We note that since $\partial p_\alpha = |\alpha|$, we have
$| {\partial^\alpha n(x) \over \partial x^\alpha} | \le {K_\alpha \over \|x\|^{|\alpha|-1}}$ for some constant
$K_\alpha$.
The Faà di Bruno formula gives, for $x \neq 0$,
${\partial^\alpha \rho (x) \over \partial x^\alpha} = \sum_{\pi \in {\cal P}}
r^{(|\pi|)}(n(x))\prod_{\beta \in \pi} {\partial^\beta n (x) \over \partial x^\beta} $,
where ${\cal P}$ is the set of partitions of a $|\alpha|$ element subset of $1,...,n$ (and $|\alpha| \le k$, since $r$ is $C^k$).
(As an aside, to allow repetitions as in ${\partial^2 \over \partial x_i^2}$, strictly speaking we do not use partitions, but a modification
thereof that uses multi sets. The end result is the same, but involves even
more notation.)
We can use the above bound to get
\begin{eqnarray}
|{\partial^\alpha \rho (x) \over \partial x^\alpha}| &\le& \sum_{\pi \in {\cal P}}
| r^{(|\pi|)}(n(x)) | \prod_{\beta \in \pi} {K_\beta \over \|x\|^{|\beta|-1}} \\
&=& \sum_{\pi \in {\cal P}}
| r^{(|\pi|)}(n(x)) | { \prod_{\beta \in \pi} K_\beta \over \|x\|^{|\alpha|-|\pi|}} \\
&=&
\sum_{\pi \in {\cal P}} { | r^{(|\pi|)}(n(x)) | \over \|x\|^{|\alpha|-|\pi|}} \prod_{\beta \in \pi} K_\beta
\end{eqnarray}
Since $|\pi| \le |\alpha| \le k $, we see that
${ | r^{(|\pi|)}(n(x)) | \over \|x\|^{|\alpha|-|\pi|}} \to 0$ and so
${\partial^\alpha \rho (x) \over \partial x^\alpha} \to 0$.
Finally, we need to show that for $|\alpha| < k$, the function $x \mapsto {\partial^\alpha \rho (x) \over \partial x^\alpha}$ is differentiable with derivative zero.

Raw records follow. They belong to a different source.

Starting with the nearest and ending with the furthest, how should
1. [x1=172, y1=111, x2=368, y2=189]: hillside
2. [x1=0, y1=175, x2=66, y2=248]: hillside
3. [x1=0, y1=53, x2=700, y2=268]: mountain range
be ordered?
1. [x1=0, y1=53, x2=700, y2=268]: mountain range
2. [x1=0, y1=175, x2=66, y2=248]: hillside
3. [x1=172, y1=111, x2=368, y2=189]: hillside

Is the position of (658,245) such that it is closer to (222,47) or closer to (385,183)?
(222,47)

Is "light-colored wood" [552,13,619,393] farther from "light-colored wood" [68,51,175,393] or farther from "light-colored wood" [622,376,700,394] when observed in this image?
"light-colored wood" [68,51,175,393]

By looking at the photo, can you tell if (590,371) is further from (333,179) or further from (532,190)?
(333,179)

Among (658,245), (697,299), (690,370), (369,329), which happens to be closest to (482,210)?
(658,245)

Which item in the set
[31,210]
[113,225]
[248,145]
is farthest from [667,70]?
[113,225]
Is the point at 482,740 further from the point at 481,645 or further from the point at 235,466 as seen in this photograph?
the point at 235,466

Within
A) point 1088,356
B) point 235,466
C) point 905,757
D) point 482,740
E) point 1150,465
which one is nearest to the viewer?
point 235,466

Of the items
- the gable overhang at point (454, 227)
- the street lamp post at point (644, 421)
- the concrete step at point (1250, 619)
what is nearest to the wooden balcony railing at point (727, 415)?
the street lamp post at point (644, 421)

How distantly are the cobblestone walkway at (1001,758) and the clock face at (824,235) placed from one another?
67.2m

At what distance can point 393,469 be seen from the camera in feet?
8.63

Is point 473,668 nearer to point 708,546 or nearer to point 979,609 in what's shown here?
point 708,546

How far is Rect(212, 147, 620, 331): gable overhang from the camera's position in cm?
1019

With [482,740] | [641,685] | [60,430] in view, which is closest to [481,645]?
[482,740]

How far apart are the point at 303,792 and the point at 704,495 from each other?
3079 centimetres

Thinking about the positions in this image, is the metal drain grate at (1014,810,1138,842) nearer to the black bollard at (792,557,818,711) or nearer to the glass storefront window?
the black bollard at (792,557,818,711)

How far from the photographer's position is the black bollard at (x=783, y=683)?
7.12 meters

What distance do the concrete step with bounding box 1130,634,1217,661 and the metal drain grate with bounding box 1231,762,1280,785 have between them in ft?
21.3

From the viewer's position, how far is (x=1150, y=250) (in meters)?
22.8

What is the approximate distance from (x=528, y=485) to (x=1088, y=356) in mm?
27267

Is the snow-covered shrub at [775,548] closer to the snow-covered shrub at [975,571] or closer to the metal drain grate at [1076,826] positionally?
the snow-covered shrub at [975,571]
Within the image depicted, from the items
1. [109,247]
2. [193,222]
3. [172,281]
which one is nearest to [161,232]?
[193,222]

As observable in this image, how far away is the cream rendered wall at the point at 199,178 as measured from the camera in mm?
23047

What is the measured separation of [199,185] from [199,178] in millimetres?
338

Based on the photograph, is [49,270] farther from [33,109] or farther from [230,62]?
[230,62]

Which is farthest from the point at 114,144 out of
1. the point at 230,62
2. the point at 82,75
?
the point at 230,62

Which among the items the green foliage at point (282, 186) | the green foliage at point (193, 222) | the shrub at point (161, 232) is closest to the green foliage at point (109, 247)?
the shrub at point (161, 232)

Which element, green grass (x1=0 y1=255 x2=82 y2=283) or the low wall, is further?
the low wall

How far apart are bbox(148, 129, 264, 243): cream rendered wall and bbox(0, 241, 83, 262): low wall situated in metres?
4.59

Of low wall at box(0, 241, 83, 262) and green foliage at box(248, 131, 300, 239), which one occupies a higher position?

In the following I am using the technical result for $r$ mentioned above:
Since $|\rho(x)-\rho(0) -0\cdot x| = |r(n(x))| \le \epsilon \|x\|$, we see that $\rho$ is differentiable with derivative zero, hence the result is true for $|\alpha|=1$. How suppose the result is true for $|\alpha| < k$, then,
using the fact that $|r^{(i)}(n(x))| \le \epsilon \|x\|^{k-i}$, we have
\begin{eqnarray}
|{\partial^\alpha \rho (x) \over \partial x^\alpha} - {\partial^\alpha \rho (0) \over \partial x^\alpha} - 0 \cdot x| &= & |{\partial^\alpha \rho (x) \over \partial x^\alpha}| \\
&\le& \sum_{\pi \in {\cal P}} { | r^{(|\pi|)}(n(x)) | \over \|x\|^{|\alpha|-|\pi|}} \prod_{\beta \in \pi} K_\beta \\
&\le& \epsilon \sum_{\pi \in {\cal P}} { \|x\|^{k-|\pi|} \over \|x\|^{|\alpha|-|\pi|}} \prod_{\beta \in \pi} K_\beta \\
= \epsilon \|x\|^{k-|\alpha|} \sum_{\pi \in {\cal P}} \prod_{\beta \in \pi} K_\beta
\end{eqnarray}
It follows from this that $x \mapsto {\partial^\alpha \rho (x) \over \partial x^\alpha}$ is differentiable at $x=0$ and has derivative zero, hence the result is true for derivatives of order $\beta$ such that $|\beta|=|\alpha|+1$.